A long time ago, I was working in a pretty toxic environment. As the person with the lowest seniority, I could be called in to work any shift with basically no notice. The manager had clearly watched The Devil Wears Prada while taking notes rapturously. I was sticking it out because my family needed insurance, and I was under the impression that I was the reason I just couldn't hack it. It was an intensely low time in my life, but it gave me an extraordinary gift.
As I created work to look constantly busy in front of the camera on an overnight shift (management would watch the tape first thing in the morning, as she was looking for problems), I wondered what had gotten me to this point. I would hem sheets in Hell to keep my family afloat, but this surely couldn't be the only job I could do. What had made me so desperate that I took this job?
I had told myself that the job's eight-hour shifts would allow me to develop my own business, but things had not worked out that way, between the stress and the exhaustion of shifts at different times of the day. At a break, I made my first freedom chart. I listed out every single necessary expense for each month--mortgage, childcare, gas and car upkeep, utilities, groceries, debt repayment, etc. I then listed out what the expenses could be if I backed out of this job--less gas, less childcare, slightly more utilities, etc. I could see that I couldn't back out and not do any work at all, but that, with careful planning, we could squeak through. It especially helped that the Affordable Care Act was making it more plausible for us to have insurance without a job that offered it--this might be possible.
I then allowed myself to dream big, and made a column of what the expenses would be if we didn't owe any credit card or student loan debt. At that point, I saw, we had a chance to have flexibility and even a future retirement. It's not like I saw a way out of it, but it was nice to see the numbers for the other side.

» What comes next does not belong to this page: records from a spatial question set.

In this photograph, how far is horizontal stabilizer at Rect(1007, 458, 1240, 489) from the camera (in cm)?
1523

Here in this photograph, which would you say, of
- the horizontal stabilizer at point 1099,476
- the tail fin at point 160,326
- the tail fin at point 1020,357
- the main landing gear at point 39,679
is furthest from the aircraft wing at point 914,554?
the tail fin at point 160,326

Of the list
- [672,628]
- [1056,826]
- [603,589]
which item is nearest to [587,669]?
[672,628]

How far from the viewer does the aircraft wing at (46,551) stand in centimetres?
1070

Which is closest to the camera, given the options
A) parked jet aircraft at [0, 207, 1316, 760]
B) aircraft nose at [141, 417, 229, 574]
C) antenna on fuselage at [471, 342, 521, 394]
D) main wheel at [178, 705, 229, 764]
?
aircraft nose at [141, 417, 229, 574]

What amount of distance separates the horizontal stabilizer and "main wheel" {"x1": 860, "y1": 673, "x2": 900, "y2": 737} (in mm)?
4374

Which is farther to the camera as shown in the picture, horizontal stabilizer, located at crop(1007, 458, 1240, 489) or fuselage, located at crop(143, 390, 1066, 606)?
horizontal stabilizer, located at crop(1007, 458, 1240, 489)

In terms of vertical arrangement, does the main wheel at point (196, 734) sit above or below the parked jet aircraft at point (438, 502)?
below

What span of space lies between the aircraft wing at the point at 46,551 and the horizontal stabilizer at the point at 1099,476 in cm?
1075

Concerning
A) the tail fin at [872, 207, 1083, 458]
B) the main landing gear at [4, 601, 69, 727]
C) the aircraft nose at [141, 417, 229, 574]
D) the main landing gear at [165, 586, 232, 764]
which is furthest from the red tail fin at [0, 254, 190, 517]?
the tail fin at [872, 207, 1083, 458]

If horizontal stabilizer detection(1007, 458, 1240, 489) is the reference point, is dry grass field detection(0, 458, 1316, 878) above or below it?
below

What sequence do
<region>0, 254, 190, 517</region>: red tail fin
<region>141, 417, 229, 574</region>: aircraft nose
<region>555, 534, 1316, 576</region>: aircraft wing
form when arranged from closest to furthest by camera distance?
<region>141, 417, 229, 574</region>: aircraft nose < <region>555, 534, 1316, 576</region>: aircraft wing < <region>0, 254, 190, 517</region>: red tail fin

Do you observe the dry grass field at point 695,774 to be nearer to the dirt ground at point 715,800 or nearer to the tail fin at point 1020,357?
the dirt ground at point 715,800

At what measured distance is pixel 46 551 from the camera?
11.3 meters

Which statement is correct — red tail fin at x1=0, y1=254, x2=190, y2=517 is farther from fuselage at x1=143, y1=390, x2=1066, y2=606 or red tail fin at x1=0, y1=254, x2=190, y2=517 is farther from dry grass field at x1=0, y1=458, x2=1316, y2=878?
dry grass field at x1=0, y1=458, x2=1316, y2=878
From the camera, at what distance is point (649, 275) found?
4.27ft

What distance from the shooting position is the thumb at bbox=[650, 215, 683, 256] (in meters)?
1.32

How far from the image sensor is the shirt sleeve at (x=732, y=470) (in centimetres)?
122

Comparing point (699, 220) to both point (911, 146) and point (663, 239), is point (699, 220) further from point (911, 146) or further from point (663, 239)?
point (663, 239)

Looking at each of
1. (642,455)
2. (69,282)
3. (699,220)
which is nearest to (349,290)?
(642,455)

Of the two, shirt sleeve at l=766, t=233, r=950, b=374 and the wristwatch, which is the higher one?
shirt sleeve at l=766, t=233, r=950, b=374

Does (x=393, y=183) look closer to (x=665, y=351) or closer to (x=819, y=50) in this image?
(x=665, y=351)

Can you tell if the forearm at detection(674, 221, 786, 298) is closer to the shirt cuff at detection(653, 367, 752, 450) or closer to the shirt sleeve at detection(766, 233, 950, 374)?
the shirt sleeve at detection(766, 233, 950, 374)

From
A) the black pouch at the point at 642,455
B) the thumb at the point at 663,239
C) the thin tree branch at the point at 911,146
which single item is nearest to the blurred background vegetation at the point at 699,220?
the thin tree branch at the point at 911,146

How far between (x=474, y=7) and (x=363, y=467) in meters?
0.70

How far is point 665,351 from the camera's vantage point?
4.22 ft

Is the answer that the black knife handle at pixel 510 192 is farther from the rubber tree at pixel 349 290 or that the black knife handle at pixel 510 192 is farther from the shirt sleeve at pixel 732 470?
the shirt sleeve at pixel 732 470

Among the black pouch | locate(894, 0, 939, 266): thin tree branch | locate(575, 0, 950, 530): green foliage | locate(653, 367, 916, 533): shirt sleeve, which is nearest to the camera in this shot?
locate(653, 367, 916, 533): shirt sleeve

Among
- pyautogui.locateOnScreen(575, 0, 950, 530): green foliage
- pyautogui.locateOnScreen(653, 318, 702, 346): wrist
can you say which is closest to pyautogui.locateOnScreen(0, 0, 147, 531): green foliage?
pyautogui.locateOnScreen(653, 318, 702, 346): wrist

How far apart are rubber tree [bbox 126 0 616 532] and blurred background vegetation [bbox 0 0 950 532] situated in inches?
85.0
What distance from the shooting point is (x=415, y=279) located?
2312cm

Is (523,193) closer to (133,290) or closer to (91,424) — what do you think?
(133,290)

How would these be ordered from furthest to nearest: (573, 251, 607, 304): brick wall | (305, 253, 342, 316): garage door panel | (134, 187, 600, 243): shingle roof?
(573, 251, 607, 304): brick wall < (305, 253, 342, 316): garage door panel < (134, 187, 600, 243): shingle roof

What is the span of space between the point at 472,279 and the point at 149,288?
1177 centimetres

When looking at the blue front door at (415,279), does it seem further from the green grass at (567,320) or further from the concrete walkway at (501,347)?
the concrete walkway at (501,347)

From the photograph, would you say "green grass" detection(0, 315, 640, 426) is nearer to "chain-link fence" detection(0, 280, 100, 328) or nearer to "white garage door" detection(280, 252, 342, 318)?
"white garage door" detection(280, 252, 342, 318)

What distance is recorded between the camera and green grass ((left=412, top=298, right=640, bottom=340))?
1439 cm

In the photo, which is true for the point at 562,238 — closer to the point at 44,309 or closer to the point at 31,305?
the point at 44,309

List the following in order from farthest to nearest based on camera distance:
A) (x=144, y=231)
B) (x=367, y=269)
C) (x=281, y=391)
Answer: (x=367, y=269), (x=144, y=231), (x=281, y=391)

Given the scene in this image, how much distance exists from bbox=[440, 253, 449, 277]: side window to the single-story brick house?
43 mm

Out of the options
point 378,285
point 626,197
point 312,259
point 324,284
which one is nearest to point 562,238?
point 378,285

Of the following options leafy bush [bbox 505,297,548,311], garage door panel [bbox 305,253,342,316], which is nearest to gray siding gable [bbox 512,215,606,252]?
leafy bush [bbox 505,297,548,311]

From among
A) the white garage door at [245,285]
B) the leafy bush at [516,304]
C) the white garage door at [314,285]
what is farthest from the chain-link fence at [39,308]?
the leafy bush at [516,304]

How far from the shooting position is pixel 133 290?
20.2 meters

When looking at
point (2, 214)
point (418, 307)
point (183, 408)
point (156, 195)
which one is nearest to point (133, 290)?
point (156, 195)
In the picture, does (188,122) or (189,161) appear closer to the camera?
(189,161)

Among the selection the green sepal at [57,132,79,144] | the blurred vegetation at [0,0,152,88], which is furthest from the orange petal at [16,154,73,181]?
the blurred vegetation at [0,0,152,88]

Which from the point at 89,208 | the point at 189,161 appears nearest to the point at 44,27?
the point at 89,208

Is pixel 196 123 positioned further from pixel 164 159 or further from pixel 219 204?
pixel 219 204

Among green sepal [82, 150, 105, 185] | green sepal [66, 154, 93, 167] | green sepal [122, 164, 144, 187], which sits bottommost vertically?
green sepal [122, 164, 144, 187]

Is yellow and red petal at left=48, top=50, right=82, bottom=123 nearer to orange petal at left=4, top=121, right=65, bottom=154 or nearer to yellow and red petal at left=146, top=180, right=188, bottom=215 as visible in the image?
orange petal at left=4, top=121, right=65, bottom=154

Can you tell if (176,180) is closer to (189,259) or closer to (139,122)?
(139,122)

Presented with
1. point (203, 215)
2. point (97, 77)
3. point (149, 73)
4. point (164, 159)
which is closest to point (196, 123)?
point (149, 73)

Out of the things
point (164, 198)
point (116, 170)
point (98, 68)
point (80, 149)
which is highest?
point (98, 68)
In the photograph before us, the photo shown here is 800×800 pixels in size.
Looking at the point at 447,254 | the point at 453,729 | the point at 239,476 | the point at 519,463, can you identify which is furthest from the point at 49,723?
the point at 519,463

When I started coming home still crying after the hour-long commute, Fuzzy declared that it was time to let the job go. We would beg our parents for help if necessary, but this was over. The management responded to my letter of resignation, in which I extended my notice period to protect my coworkers' vacations, by pointing out that they could still fire me at any time. I refrained from responding, "Would that mean I would get unemployment?" They immediately switched me to all night shifts, due to a whole variety of circumstances. It conveniently meant that I could never go to Human Resources with parting observations.
My mother has always said that people get what they deserve without any help from us, and in this case, it was true. Within the next year, the difficult manager would be fired for her treatment of employees, and her name appeared on a Yelp review for dressing down employees in front of guests at her next job. I just wish I could have been in the room to see her lose her power. They could have sold tickets. Lots of us would have attended.
It's been almost eight years, and we didn't always have the best luck, but my list nowadays looks a lot closer to the dream column. We have a few more expenses nowadays, but they are manageable from month to month. I actually have a retirement account with a chart that indicates I'm on a good path to retire in my mid-60s, and while the pandemic has been stressful, no one has told me that I am no longer allowed to speak unless completely necessary or that having lit cigarette ashes land on the sleeves of uniforms is always the employee's fault (smoking was allowed on the floor).
I am so lucky for the life I have lived since walking away from that job. I have reconnected with my chosen career path, found dozens of wonderful people, and have had the opportunity to truly explore what I honestly want from my life. To those who are in a mental position like mine back then, I say this: There are other jobs out there. They want you to believe that you are not worthy of any of those jobs, but you are. Keep applying. Keep making connections. Get out of Dodge, and leave the smock as you go.